Massa berjumlah sekitar ratusan orang itu merangsek dan berbuat anarkis dengan merusak kantor pengadilan dan gedung Kejaksaan Negeri Sorong. Akhirnya, majelis hakim membatalkan agenda sidang pemeriksaan saksi yang seharusnya berlangsung Senin, pukul 10.00 WIT.
Melihat kondisi yang tidak seimbang akhirnya Majelis Hakim membatalkan sidang, dan meminta JPU yang diwakili Mixel, SH dan Piter Low, SH untuk tidak melanjutkan sidang dan kembali membawa terdakwa, Imanuel dalam agenda sidang pemeriksaan saksi pada Kamis, 27 Februari.
Majelis Hakim yang diketuai Djalaludin, didampingi Cita Safitri, dan Helmin dalam jumpa persnya mengatakan, sidang pemeriksaan saksi ini terpaksa dibatalkan, mengingat kondisi massa yang bertindak anarkis. "Sementara aparat keamanan yang diturunkan dalam sidang kali ini tidak seimbang," kata Djalaludin.
Situasi Pengadilan Negeri Sorong pagi itu, ramai dengan massa yang hendak mengikuti jalannya sidang Imanuel Mamaribo.
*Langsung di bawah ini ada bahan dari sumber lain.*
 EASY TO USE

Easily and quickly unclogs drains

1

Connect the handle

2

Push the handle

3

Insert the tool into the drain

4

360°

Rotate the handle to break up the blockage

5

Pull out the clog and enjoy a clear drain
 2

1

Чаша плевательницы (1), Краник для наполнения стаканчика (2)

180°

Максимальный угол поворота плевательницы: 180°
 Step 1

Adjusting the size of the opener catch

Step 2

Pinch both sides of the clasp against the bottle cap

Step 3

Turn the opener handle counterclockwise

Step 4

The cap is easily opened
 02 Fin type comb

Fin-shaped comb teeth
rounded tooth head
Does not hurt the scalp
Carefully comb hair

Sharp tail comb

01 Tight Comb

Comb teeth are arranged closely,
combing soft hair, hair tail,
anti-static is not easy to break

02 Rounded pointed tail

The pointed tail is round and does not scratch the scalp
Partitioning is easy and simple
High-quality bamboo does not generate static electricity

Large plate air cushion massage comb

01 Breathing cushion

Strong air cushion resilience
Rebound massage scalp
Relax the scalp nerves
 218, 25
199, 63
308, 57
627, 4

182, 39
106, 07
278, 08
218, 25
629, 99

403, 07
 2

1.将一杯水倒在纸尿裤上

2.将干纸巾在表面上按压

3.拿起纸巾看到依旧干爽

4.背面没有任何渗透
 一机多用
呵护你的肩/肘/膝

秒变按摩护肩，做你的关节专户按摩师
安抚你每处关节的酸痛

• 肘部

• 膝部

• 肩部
Namun, massa memprotes penetapan terdakwa Imanuel, yang menurut massa pendukungnya, baru menjabat sebagai kuasa Direktur PT Rotua mulai tanggal 23 Februari 2013 hingga sekarang.
Massa meuntut agar jaksa dan Pengadilan Negeri Sorong menyidangkan terdakwa Lulu Fani, mantan Direktur PT Rotua sebelum Imanuel. "Kami kecewa yang disidang dan dijadikan terdakwa hanya Imanuel sementara Lulu Fani hanya sebagai saksi dalam persidangan," kata salah seorang peserta demonstrasi.
Djalaludin mengatakan, pihaknya telah menjawab protes massa pendukung Imanuel Pengadilan hanya menyidangkan orang yang ada dalam dakwaan bukan orang yang tidak disebutkan dalam dakwaan jaksa . "Kami tidak bisa menyidangkan Lulu seperti permintaan massa, karena dalam dakwaan Lulu Fani statusnya hanya sebagai saksi" ujarnya.
Senin pekan lalu, majelis hakim Pengadilan Negeri Sorong, Papua Barat, menjatuhkan vonis dua tahun penjara dan denda Rp 50 juta untuk Ajun Inspektur Satu Labora Sitorus. Polisi pemiliki rekening gendut ini didakwa menimbun bahan bakar minyak secara ilegal, membabat hutan secara ilegal, dan pidana pencucian uang.
Ketua majelis hakim, Martinus Bala, membebaskan Labora dari dakwaan tindak pidana pencucian uang. “Dakwaan yang terbukti adalah pembalakan liar di hutan dan penimbunan bahan bakar minyak,” kata Martinus di Pengadilan Negeri Sorong, Papua Barat, Senin, 17 Februari 2014.
Vonis ini jauh lebih ringan dibanding tuntutan jaksa penuntut umum yang meminta hakim menghukum Labora dengan 15 tahun penjara, dan denda Rp 100 juta subsider 10 tahun penjara. Sidang putusan ini molor selama 1,5 jam dari jadwal pukul 10.00 WIT.